Während ich die Puppe aus dem roten Reisesack ziehe, erzählen die Krankenschwestern Mercys Geschichte. Ich muss mich zuerst umdrehen, damit das Mädchen meine Tränen nicht sieht.

G


eschunden und geschlagen:

Mercy kurz nach der Aufnahme

Mercys Tante in der Hauptstadt hatte der Familie ein verlockendes Angebot gemacht: „Bringt die Kleine zu mir. Ich werde sie auf eine gute Schule schicken und das Schulgeld bezahlen.“ Als Mercy in Kampala ankommt, beginnt für sie die Hölle. Von Schule ist keine Rede mehr. Mercy wird brutal geschlagen, gebissen, im Zimmer eingesperrt… ihr Gesicht, der gesamte Oberkörper, die Arme weisen Blutergüsse und Narben von Misshandlungen auf.

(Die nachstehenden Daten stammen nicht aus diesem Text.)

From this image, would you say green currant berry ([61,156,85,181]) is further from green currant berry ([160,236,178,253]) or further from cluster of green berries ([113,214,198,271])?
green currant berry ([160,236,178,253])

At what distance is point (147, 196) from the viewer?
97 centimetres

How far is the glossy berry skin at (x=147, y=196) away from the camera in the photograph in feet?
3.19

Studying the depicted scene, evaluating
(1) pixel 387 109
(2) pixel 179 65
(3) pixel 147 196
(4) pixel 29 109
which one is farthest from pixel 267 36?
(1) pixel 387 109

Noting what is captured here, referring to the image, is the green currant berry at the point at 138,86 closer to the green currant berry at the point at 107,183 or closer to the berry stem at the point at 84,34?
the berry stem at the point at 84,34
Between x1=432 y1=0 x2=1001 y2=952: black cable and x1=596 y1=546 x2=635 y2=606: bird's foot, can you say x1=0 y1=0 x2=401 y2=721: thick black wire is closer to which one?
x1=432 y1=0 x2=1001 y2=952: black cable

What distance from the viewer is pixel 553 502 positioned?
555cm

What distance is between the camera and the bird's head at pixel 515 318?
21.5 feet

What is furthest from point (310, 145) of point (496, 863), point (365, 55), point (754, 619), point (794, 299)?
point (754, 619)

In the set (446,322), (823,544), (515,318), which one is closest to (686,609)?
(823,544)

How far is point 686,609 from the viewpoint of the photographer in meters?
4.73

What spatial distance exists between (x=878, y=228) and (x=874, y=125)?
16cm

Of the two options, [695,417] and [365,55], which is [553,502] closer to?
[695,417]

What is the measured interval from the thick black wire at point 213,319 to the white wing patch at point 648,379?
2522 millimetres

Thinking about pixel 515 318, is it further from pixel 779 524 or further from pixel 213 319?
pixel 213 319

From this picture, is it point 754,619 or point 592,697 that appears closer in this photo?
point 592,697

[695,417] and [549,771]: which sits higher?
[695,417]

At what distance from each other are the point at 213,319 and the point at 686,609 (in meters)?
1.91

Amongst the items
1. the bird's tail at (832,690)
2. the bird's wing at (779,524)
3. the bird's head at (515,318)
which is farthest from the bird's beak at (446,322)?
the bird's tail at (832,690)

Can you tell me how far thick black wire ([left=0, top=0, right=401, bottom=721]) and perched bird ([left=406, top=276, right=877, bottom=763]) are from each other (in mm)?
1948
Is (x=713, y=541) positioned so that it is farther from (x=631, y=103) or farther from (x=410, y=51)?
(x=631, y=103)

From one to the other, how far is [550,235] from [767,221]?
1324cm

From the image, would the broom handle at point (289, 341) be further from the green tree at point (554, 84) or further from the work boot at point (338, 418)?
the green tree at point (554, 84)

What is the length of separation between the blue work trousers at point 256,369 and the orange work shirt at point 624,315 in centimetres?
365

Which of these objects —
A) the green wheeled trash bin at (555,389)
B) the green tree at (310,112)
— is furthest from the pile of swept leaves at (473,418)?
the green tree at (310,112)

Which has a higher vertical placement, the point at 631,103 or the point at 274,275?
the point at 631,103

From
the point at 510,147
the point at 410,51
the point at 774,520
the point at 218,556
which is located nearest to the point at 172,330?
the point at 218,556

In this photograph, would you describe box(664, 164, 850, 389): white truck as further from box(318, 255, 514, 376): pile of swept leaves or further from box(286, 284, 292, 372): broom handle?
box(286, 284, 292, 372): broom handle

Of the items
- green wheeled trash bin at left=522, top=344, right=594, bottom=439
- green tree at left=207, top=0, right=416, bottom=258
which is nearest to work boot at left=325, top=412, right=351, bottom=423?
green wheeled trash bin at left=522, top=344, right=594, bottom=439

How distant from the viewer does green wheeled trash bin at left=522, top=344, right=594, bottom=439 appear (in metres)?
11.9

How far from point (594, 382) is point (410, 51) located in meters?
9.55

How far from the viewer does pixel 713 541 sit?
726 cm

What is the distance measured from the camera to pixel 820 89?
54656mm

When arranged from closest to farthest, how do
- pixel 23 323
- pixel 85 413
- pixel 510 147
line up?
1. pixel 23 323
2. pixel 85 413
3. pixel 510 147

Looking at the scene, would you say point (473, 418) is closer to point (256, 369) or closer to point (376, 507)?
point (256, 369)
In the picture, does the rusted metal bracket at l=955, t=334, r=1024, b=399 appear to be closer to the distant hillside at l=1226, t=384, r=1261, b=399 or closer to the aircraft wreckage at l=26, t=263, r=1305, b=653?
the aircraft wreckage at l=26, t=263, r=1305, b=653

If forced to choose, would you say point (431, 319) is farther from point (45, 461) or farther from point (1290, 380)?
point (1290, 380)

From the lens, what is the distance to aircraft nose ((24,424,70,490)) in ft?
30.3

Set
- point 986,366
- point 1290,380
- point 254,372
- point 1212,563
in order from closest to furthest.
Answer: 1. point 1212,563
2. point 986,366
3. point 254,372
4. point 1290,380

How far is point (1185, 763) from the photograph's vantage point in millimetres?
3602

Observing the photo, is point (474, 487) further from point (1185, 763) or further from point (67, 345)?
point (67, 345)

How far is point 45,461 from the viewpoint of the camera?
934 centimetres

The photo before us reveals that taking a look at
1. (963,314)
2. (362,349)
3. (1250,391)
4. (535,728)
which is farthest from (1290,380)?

Am Aufnahmetag sah sie so erbärmlich und völlig kraftlos geprügelt aus.

Bei uns im Krankenhaus erlebt sie nun die liebevolle Zuwendung unserer Mitarbeiter. Sie lebt auf, kann wieder Kind sein, während ihr geschlagener Körper und ihre Seele heil werden. Sie ist ein fröhliches Kind geblieben. Gott sei Dank!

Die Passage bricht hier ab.